[PROBLEMS TO WORK ON]
A. In the loan agreement excerpt, what may Bank do to the Collateral before any disposition of it?
B. Repeat the stretch of the loan agreement excerpt from "11. Until Borrower's" through "other than Bank.".

[TEXT PROVIDED]
11. Until Borrower's Loan Account and all other obligations secured hereby
shall have been repaid in full, Borrower shall not sell, dispose of or
grant a security interest in any of the Collateral other than to Bank, or
execute any financing statements covering the collateral in favor of any
secured party or person other than Bank.
12. Should: (i) Default be made in the payment of any obligation, or breach be
made in any warranty, statement, promise, term or condition, contained
herein or hereby secured; (ii) Any statement or representation made for
the purpose of obtaining credit hereunder prove false; (iii) Bank deem the
Collateral inadequate or unsafe or in danger of misuse; (iv) Borrower
become insolvent or make an assignment for the benefit of creditors; or
(v) Any proceeding be commended by or against Borrower under any
bankruptcy, reorganization, arrangement, readjustment of debt or
moratorium law or statute; then in any such event, Bank may, at its option
and without demand first made and without notice to Borrower, do any one
or more of the following: (a) Terminate its obligation to make loans to
Borrower as provided in Section 1 hereof; (b) Declare all sums secured
hereby immediately due and payable; (c) Immediately take possession of the
Collateral wherever it may be found, using all necessary force so to do,
or require Borrower to assemble the Collateral and make it available to
Bank at a place designated by Bank which is reasonably convenient to
Borrower and Bank, and Borrower waives all claims for damages due to or
arising from or connected with any such taking; (d) Proceed in the
foreclosure of Bank's security interest and sale of the Collateral in any
manner permitted by law, or provided for herein; (e) Sell, lease or
otherwise dispose of the Collateral at public or private sale, with or
without having the Collateral at the place of sale, and upon terms and in
such manner as Bank may determine, and Bank may purchase same at any such
sale; (f) Retain the Collateral in full satisfaction of the obligations
secured thereby; (g) Exercise any remedies of a secured party under the
Uniform Commercial Code. Prior to any such disposition, Bank may, at its
option, cause any of the Collateral to be repaired or reconditioned in
such manner and to such extent as Bank may deem advisable, and any sums
expended therefor by Bank shall be repaid by Borrower and secured hereby.

[GIVEN DATA]
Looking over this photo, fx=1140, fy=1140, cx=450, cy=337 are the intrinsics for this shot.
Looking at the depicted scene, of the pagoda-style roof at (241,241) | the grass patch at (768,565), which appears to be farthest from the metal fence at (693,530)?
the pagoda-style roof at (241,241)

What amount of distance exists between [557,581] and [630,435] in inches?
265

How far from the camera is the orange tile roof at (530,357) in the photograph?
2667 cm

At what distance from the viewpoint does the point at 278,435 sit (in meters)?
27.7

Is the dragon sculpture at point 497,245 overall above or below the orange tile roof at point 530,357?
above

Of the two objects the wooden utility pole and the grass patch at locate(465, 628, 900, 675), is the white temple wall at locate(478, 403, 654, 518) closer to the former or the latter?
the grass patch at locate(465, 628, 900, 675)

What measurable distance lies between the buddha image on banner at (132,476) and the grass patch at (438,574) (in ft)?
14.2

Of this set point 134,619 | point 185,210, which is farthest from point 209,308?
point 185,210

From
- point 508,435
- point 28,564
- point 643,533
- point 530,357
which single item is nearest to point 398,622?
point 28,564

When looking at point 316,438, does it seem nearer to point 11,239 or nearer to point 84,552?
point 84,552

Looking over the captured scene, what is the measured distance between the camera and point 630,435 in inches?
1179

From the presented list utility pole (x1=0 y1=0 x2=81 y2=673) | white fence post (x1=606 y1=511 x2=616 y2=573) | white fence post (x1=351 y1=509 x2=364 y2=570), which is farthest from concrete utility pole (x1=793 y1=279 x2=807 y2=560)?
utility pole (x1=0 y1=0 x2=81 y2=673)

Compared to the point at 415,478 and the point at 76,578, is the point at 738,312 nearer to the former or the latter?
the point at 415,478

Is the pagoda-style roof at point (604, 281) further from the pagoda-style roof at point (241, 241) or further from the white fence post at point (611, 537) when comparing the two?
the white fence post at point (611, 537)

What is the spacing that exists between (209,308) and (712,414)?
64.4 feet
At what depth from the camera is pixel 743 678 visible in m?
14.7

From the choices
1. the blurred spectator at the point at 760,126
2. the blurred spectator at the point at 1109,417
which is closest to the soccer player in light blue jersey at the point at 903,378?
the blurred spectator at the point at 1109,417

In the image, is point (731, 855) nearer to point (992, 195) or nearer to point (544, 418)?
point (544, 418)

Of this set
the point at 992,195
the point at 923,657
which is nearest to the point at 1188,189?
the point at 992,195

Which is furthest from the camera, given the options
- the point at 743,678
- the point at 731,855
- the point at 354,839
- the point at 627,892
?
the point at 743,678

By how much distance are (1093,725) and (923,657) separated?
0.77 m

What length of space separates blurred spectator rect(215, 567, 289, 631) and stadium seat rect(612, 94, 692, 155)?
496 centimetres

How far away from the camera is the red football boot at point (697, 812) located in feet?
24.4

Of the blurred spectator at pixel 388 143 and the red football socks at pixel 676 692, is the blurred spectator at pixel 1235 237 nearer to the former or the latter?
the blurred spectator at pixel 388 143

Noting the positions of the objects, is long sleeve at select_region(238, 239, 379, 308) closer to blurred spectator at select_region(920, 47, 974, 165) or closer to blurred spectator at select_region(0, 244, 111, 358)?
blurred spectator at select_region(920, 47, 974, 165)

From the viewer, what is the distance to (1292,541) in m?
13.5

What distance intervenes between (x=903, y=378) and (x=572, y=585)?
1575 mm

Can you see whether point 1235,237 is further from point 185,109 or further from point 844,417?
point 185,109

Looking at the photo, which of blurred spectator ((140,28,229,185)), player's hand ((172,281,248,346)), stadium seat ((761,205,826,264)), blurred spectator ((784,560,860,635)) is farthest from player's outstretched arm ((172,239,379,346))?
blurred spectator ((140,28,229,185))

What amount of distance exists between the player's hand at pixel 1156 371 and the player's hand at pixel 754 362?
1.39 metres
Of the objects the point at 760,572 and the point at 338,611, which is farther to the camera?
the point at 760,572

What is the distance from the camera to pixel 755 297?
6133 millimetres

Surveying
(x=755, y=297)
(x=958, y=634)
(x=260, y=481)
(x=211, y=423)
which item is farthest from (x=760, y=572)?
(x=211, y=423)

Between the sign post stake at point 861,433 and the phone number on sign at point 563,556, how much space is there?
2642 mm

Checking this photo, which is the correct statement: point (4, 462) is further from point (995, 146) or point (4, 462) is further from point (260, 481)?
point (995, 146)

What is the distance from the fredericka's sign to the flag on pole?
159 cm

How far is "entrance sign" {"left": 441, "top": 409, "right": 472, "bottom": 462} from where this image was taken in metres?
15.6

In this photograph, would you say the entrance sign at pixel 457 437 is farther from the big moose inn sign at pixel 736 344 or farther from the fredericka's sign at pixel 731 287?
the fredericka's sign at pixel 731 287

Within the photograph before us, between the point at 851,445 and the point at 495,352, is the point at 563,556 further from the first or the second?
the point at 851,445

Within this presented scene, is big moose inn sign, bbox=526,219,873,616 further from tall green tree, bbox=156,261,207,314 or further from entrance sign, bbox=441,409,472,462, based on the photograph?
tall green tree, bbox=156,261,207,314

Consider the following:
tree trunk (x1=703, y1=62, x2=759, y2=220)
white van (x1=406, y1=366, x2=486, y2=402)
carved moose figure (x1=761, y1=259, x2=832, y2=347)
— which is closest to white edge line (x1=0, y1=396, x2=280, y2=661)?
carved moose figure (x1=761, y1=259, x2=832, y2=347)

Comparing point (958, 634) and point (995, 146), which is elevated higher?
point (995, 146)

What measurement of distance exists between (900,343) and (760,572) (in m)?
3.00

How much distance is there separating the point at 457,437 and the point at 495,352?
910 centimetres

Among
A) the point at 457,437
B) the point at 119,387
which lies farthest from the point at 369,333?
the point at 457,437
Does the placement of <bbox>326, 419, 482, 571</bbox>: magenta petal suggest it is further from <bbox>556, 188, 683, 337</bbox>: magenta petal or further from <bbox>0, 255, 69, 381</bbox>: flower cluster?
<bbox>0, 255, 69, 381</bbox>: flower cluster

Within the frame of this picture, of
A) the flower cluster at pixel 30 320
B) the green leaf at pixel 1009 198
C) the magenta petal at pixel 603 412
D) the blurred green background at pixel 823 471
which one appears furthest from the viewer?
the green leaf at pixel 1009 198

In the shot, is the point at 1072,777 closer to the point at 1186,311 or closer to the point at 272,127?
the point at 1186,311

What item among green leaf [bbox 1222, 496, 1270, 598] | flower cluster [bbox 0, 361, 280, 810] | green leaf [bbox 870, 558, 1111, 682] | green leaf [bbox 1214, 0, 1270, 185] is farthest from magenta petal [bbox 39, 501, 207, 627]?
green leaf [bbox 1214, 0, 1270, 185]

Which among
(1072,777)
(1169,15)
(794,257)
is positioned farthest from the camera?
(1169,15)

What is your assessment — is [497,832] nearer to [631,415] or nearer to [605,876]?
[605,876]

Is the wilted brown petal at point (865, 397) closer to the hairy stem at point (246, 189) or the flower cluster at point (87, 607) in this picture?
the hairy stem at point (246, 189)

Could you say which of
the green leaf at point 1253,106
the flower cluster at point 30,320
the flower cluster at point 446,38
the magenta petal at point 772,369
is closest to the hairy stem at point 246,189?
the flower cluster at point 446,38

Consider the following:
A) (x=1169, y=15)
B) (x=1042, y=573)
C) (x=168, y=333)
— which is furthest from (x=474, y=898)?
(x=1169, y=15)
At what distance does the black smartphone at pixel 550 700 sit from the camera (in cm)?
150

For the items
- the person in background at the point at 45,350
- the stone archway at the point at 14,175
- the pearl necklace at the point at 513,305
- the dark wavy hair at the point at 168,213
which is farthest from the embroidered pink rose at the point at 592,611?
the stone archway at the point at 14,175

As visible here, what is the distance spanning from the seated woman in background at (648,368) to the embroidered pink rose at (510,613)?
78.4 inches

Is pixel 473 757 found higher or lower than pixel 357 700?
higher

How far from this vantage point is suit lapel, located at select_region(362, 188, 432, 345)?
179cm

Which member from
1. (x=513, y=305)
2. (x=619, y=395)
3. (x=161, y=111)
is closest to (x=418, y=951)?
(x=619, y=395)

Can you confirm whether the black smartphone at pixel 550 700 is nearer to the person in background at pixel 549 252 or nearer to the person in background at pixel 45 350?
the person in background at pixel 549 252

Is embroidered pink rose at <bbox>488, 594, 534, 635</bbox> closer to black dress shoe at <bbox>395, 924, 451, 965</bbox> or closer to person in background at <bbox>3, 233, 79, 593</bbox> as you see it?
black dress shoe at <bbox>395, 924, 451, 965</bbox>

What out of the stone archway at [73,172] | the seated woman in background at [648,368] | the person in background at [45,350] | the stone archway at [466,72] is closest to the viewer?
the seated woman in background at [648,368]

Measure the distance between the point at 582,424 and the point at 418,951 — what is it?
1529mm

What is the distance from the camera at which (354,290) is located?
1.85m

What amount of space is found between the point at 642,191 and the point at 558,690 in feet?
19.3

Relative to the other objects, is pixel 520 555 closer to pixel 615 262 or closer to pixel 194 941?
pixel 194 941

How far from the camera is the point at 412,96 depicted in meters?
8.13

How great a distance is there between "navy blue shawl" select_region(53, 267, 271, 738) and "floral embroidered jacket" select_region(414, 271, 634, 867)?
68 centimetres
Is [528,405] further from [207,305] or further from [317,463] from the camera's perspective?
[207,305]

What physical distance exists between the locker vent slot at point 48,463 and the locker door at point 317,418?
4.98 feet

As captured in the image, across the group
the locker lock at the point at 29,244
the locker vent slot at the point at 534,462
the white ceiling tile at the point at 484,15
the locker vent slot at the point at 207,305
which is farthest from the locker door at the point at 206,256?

[SOLUTIONS BY TASK]
A. Bank may, at its option, have any of the Collateral repaired or reconditioned in such manner and to such extent as it deems advisable.

B.
11. Until Borrower's Loan Account and all other obligations secured hereby
shall have been repaid in full, Borrower shall not sell, dispose of or
grant a security interest in any of the Collateral other than to Bank, or
execute any financing statements covering the collateral in favor of any
secured party or person other than Bank.